DATA LISTING START

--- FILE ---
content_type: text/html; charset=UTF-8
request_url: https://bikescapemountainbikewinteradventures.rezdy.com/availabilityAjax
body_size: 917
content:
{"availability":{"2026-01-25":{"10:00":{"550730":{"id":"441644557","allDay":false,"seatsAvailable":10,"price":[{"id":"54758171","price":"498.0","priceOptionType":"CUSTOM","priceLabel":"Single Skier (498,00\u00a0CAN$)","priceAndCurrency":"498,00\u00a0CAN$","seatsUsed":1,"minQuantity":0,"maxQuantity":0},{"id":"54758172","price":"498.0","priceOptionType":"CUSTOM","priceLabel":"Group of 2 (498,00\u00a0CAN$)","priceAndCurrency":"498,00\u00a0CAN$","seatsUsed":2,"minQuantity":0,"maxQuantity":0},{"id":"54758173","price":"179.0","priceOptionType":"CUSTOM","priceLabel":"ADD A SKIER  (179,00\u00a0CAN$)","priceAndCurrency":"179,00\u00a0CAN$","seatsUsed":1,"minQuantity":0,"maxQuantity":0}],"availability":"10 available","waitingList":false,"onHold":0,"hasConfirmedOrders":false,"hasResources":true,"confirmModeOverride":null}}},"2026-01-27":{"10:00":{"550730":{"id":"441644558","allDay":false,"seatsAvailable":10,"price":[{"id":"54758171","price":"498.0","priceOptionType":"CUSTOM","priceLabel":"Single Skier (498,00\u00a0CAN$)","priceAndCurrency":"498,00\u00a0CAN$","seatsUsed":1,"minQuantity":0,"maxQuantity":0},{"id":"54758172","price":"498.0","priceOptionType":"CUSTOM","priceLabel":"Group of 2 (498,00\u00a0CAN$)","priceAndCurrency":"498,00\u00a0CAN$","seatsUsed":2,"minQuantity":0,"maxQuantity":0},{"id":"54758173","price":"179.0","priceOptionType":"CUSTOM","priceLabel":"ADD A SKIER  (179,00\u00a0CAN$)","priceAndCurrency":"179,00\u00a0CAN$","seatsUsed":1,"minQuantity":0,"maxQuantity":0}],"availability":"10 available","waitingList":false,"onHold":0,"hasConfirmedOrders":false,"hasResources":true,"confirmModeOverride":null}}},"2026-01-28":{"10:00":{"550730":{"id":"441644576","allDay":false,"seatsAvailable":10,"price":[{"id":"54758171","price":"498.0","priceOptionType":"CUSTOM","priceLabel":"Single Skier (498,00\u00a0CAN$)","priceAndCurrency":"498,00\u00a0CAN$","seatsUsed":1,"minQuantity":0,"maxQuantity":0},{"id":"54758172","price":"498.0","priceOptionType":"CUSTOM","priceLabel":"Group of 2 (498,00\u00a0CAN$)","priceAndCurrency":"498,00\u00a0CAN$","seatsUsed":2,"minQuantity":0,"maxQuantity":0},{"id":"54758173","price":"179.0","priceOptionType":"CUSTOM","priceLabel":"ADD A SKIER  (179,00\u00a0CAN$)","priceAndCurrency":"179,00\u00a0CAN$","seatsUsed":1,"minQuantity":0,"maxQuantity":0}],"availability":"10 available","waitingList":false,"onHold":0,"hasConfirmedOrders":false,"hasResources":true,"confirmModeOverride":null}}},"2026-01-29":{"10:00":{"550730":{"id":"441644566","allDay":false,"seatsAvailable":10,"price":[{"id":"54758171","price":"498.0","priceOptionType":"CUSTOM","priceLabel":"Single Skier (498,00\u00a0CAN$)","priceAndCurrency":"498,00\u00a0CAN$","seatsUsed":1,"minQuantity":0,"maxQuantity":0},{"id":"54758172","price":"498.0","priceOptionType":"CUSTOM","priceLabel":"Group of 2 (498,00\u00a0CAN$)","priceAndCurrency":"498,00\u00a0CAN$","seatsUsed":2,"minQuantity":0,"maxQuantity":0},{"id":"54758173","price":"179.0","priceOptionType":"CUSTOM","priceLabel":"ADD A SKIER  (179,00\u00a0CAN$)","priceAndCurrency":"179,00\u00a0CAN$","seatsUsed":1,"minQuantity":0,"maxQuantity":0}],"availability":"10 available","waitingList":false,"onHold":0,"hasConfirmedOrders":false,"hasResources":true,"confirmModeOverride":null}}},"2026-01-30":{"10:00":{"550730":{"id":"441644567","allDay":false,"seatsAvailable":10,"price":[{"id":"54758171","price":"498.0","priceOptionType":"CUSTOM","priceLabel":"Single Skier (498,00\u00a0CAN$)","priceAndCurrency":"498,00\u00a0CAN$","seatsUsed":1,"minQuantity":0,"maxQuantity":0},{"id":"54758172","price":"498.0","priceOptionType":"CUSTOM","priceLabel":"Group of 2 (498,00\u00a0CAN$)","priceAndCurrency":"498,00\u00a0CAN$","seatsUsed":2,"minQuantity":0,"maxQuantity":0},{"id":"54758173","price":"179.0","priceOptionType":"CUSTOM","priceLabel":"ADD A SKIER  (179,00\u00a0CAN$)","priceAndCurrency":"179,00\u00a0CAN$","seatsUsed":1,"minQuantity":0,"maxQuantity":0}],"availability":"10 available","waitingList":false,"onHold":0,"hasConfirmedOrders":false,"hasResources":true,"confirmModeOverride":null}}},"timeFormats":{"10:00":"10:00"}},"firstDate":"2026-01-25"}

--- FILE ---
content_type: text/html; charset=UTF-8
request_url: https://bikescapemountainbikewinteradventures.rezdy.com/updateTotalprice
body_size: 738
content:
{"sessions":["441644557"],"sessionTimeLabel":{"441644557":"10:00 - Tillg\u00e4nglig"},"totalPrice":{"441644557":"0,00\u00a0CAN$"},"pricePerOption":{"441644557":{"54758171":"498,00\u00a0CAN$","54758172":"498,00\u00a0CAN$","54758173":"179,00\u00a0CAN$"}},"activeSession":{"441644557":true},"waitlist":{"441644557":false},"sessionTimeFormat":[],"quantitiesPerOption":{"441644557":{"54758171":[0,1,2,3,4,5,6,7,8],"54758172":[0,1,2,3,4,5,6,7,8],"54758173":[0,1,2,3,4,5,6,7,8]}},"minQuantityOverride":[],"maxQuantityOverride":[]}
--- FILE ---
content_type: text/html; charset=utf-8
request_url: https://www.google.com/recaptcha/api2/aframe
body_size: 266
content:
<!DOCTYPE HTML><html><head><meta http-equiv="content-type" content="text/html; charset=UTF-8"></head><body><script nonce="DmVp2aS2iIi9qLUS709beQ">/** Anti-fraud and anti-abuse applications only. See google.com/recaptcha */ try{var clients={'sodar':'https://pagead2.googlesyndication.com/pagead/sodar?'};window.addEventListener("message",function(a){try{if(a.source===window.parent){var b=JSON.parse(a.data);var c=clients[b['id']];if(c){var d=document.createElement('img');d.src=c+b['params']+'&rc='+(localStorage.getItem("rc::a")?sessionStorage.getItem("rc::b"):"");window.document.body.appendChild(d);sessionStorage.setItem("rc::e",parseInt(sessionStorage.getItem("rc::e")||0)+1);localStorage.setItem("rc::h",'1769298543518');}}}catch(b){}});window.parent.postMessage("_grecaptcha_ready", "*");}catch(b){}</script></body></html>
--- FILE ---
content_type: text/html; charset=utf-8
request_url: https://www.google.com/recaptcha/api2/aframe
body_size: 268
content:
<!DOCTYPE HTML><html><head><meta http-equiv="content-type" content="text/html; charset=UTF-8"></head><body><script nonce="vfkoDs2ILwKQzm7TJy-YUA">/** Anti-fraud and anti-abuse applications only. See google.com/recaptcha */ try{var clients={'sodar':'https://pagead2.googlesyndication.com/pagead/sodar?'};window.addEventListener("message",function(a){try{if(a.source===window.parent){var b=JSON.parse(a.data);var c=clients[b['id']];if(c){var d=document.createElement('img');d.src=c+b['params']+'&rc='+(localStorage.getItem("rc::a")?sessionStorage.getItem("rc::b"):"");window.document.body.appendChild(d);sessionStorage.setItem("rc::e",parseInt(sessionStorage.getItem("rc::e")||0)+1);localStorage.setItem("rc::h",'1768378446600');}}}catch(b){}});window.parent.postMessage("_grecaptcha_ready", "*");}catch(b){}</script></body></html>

DATA LISTING END

• [WORK INSTRUCTIONS] Scan the records above for the string "parseInt", then report every line that contains it.

• [RESPONSE]
<!DOCTYPE HTML><html><head><meta http-equiv="content-type" content="text/html; charset=UTF-8"></head><body><script nonce="DmVp2aS2iIi9qLUS709beQ">/** Anti-fraud and anti-abuse applications only. See google.com/recaptcha */ try{var clients={'sodar':'https://pagead2.googlesyndication.com/pagead/sodar?'};window.addEventListener("message",function(a){try{if(a.source===window.parent){var b=JSON.parse(a.data);var c=clients[b['id']];if(c){var d=document.createElement('img');d.src=c+b['params']+'&rc='+(localStorage.getItem("rc::a")?sessionStorage.getItem("rc::b"):"");window.document.body.appendChild(d);sessionStorage.setItem("rc::e",parseInt(sessionStorage.getItem("rc::e")||0)+1);localStorage.setItem("rc::h",'1769298543518');}}}catch(b){}});window.parent.postMessage("_grecaptcha_ready", "*");}catch(b){}</script></body></html>
<!DOCTYPE HTML><html><head><meta http-equiv="content-type" content="text/html; charset=UTF-8"></head><body><script nonce="vfkoDs2ILwKQzm7TJy-YUA">/** Anti-fraud and anti-abuse applications only. See google.com/recaptcha */ try{var clients={'sodar':'https://pagead2.googlesyndication.com/pagead/sodar?'};window.addEventListener("message",function(a){try{if(a.source===window.parent){var b=JSON.parse(a.data);var c=clients[b['id']];if(c){var d=document.createElement('img');d.src=c+b['params']+'&rc='+(localStorage.getItem("rc::a")?sessionStorage.getItem("rc::b"):"");window.document.body.appendChild(d);sessionStorage.setItem("rc::e",parseInt(sessionStorage.getItem("rc::e")||0)+1);localStorage.setItem("rc::h",'1768378446600');}}}catch(b){}});window.parent.postMessage("_grecaptcha_ready", "*");}catch(b){}</script></body></html>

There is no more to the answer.